# [Exercise details]
Return every line of the records that contains the word "between". Case counts.

## Start Items

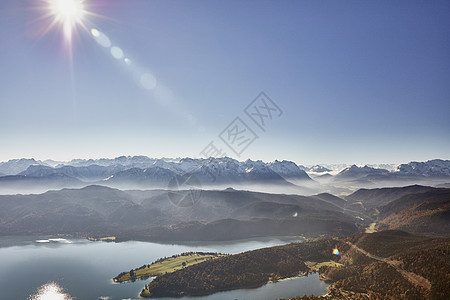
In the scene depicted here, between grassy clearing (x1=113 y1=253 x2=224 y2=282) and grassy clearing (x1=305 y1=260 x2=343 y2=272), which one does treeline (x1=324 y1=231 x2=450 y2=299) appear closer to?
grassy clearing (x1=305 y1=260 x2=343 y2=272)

## End Items
## Start Items

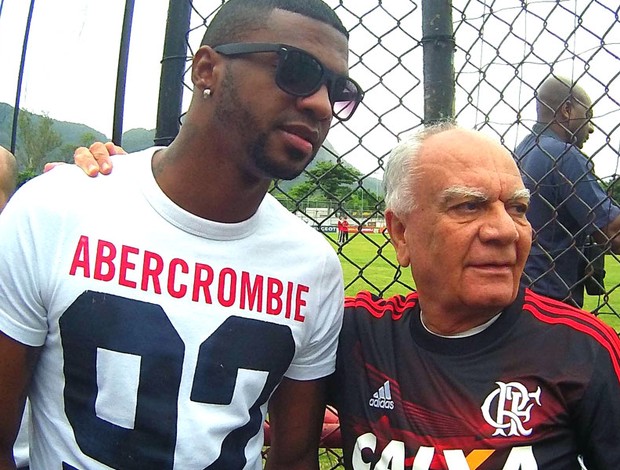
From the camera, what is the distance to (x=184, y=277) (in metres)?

## End Items
## Start Items

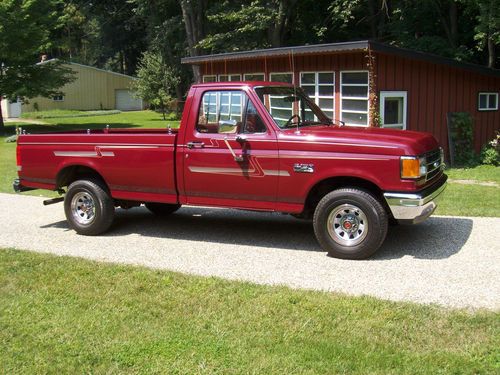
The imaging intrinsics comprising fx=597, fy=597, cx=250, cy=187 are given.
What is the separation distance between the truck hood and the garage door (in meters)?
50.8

## End Items

# [Result of this exercise]
In the scene depicted here, between grassy clearing (x1=113 y1=253 x2=224 y2=282) and grassy clearing (x1=305 y1=260 x2=343 y2=272), which one does treeline (x1=324 y1=231 x2=450 y2=299) appear closer to?
What is the separation distance between the truck hood and the garage door (in meters)?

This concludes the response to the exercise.